### Task goal
Below are entries; output exactly the lines from the one with "common name: coyote" to the one with "common name: domestic cow", both included, and nothing else.

══════

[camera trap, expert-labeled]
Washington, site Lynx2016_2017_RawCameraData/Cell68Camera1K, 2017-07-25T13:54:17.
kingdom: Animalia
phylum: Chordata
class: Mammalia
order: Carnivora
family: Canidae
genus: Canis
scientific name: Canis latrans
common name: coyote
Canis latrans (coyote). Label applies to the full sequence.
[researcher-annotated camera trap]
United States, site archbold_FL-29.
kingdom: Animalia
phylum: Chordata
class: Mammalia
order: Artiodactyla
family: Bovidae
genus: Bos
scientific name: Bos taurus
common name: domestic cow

══════

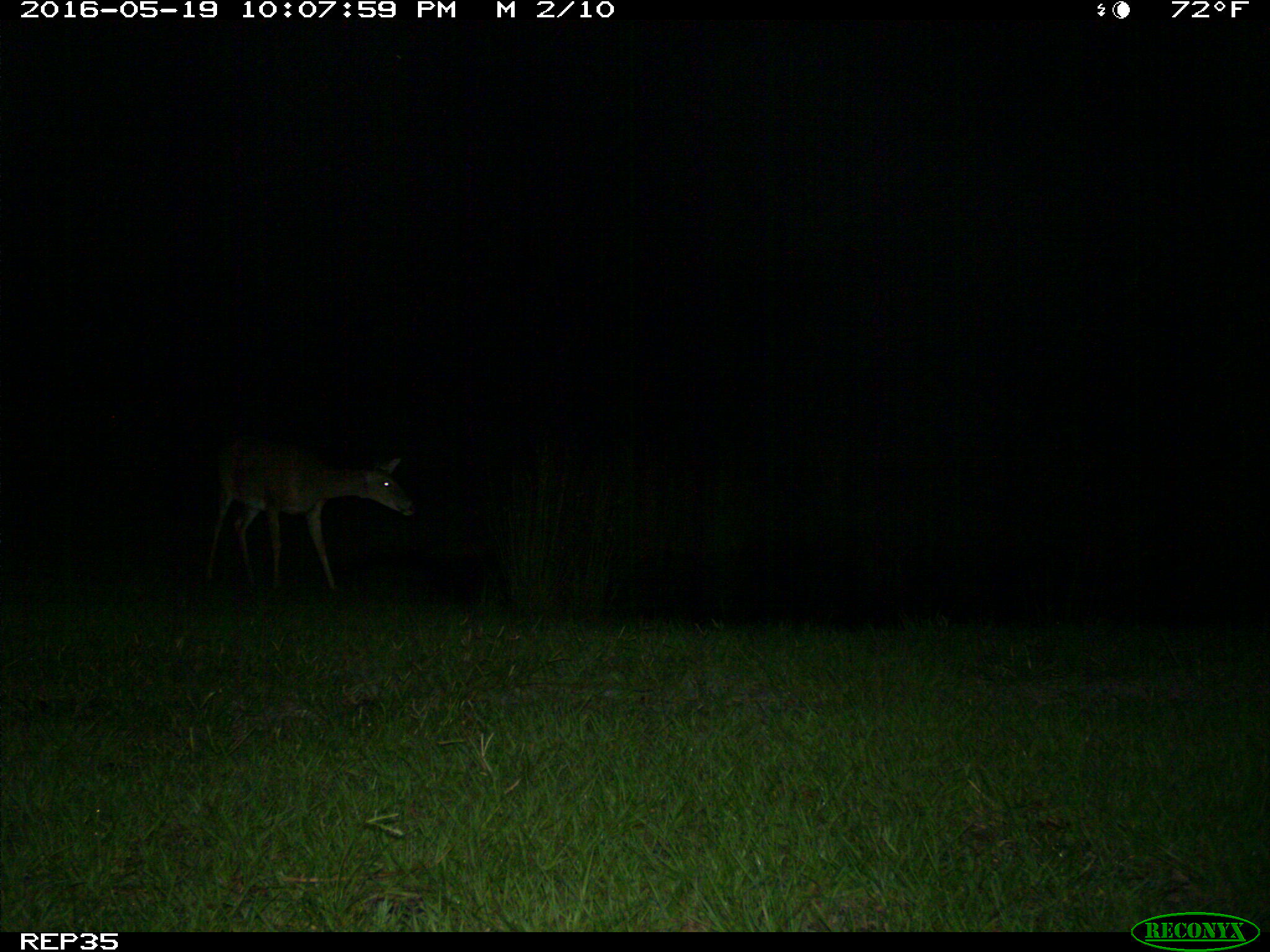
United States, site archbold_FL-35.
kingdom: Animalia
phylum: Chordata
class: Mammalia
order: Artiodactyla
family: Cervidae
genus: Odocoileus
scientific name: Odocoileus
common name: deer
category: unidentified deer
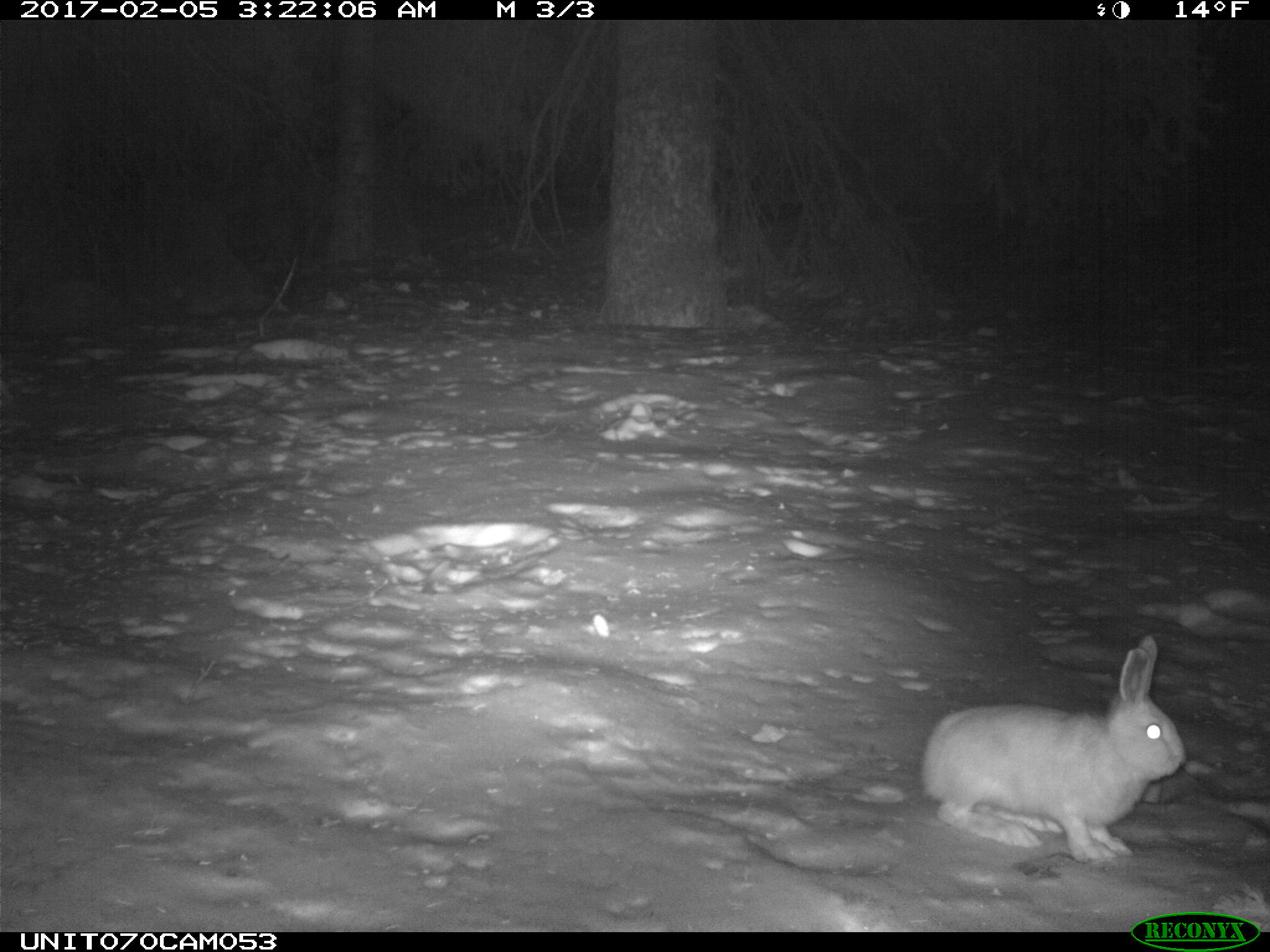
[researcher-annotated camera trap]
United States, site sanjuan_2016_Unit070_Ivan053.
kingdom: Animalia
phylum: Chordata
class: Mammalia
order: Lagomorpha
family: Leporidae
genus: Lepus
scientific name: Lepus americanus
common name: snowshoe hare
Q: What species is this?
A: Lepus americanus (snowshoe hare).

══════

### Answer to the exercise
common name: coyote
Canis latrans (coyote). Label applies to the full sequence.
[researcher-annotated camera trap]
United States, site archbold_FL-29.
kingdom: Animalia
phylum: Chordata
class: Mammalia
order: Artiodactyla
family: Bovidae
genus: Bos
scientific name: Bos taurus
common name: domestic cow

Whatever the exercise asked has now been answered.